Однако, как нам теперь уже известно, после появления первых же статей «Правды» Сталин стал получать справки о настроениях в среде художественной интеллигенции. Эти справки не могли его не встревожить: сообщалось, что вроде бы уже прирученные писатели, композиторы, художники вдруг стали позволять себе казалось бы совершенно невозможные высказывания о статьях, авторство которых очевидно принадлежало самым высокопоставленным партийным лидерам, а по некоторым слухам, — даже самому Сталину. Сексоты доносили, что больше всего подвергаются нападкам статьи о Шостаковиче, их называют грубыми и некомпетентными, а кое-кто даже позволяет себе намеки на то, что это — попытки диктаторского вмешательства в искусство. Следовало немедленно одернуть осмелевших.
Способ нашли быстро. Было решено объявить дискуссию о формализме и натурализме. Разумеется, «дискуссией» это только называлось — планировалось, что представители творческих союзов на своих заседаниях станут каяться в своих заблуждениях и выводить на чистую воду запутавшихся в формализме и натурализме товарищей.
Интересно, что несмотря на то, что назначенная дискуссия проходила практически во всех творческих союзах, в центре внимания интеллигенции и советской прессы оказалось прежде всего происходящее в писательской среде. Причина этого была ясна: далеко не каждый способен разобраться в тонкостях музыкальных или архитектурных стилей, но книги к тому времени в СССР читало большинство населения, неграмотность была почти ликвидирована. Поэтому было очень важно, чтобы воздействие на умы читателей происходило исключительно в том направлении, которое было нужно партии.

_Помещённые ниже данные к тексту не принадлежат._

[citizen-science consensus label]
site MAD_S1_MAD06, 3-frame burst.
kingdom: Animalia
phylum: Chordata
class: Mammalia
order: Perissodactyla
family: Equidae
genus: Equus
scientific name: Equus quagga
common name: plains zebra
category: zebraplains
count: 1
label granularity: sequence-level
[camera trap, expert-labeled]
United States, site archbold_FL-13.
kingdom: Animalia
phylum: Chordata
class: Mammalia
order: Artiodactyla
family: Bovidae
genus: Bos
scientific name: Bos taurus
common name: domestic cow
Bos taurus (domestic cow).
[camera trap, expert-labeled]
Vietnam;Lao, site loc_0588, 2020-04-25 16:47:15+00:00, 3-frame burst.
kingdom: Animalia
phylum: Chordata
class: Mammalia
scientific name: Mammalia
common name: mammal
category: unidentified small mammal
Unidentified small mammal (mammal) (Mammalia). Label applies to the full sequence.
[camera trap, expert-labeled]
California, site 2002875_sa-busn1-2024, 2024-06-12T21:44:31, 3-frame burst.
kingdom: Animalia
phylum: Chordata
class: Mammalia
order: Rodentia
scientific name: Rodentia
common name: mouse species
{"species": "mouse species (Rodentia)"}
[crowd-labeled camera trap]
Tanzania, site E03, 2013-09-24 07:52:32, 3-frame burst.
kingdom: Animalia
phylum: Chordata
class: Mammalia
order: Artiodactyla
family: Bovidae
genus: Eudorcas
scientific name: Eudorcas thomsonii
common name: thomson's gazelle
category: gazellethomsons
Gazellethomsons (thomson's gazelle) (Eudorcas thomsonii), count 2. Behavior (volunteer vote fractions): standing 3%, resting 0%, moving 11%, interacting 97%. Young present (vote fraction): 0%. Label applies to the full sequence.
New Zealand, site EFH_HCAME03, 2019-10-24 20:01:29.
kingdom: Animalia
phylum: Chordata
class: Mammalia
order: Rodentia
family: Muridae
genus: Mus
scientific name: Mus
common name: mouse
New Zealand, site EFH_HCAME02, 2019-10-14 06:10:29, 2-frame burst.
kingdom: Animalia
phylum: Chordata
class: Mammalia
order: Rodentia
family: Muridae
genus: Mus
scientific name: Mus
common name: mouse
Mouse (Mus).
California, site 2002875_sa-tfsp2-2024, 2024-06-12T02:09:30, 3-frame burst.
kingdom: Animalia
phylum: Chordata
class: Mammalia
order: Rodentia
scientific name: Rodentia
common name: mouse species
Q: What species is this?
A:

Первый этап дискуссии прошел в Москве. Московские писатели собрались 10 марта, докладчиком был секретарь правления Союза советских писателей В. П. Ставский. По общему впечатлению, доклад был невнятный. Ставский путался, было видно, что он сам не понимает, о чем нужно говорить, и повторяет слова «формализм» и «натурализм» как заклинание. В выступлениях писателей и критиков в прениях царила неискренность, некоторые пытались закрепить свое положение на волне ругани и с наслаждением чередовали литературные и политические обвинения, некоторые по обязанности «отбывали номер» на трибуне. При этом разрыв между официальной позицией партии и руководства Союза писателей, с одной стороны, и рядовыми писателями — с другой, достиг беспрецедентной за последние годы величины. Сексоты аккуратно фиксировали частные высказывания участников собрания, сделанные ими в перерывах, в дружеском кругу, в «курилке», — из них становилось совершенно понятным настроение людей.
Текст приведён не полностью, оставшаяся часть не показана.